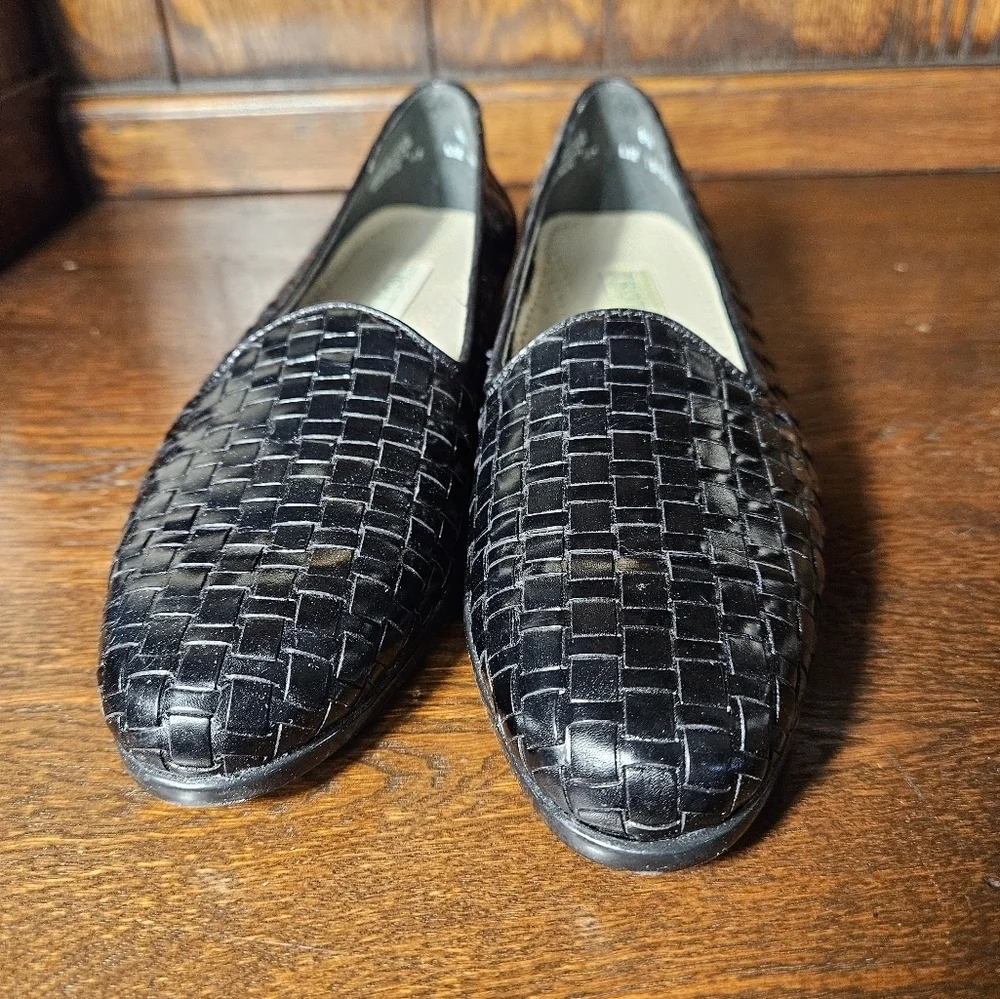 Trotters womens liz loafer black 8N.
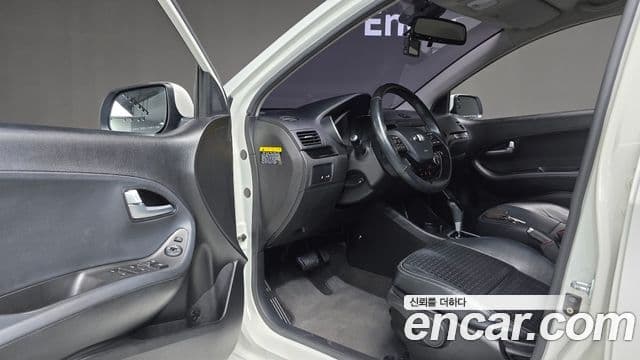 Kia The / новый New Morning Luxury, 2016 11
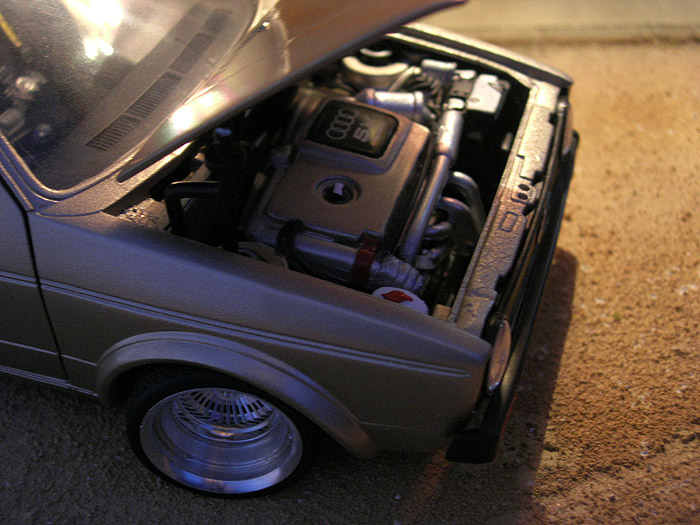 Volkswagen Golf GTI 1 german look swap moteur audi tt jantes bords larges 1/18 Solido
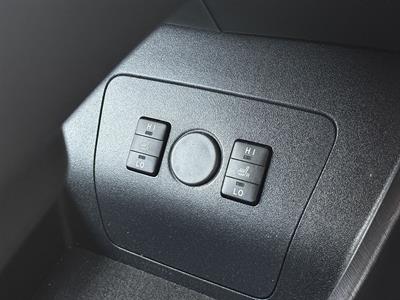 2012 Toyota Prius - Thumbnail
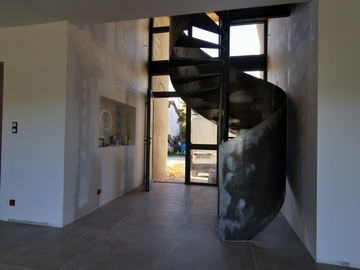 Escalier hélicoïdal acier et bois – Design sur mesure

## TASK BRIEF
Give again, word for word, the line containing "Volkswagen Golf GTI" and every line after it to the end of the records; leave out the pictures.

## RESULT OF THIS TASK
 Volkswagen Golf GTI 1 german look swap moteur audi tt jantes bords larges 1/18 Solido
 2012 Toyota Prius - Thumbnail
 Escalier hélicoïdal acier et bois – Design sur mesure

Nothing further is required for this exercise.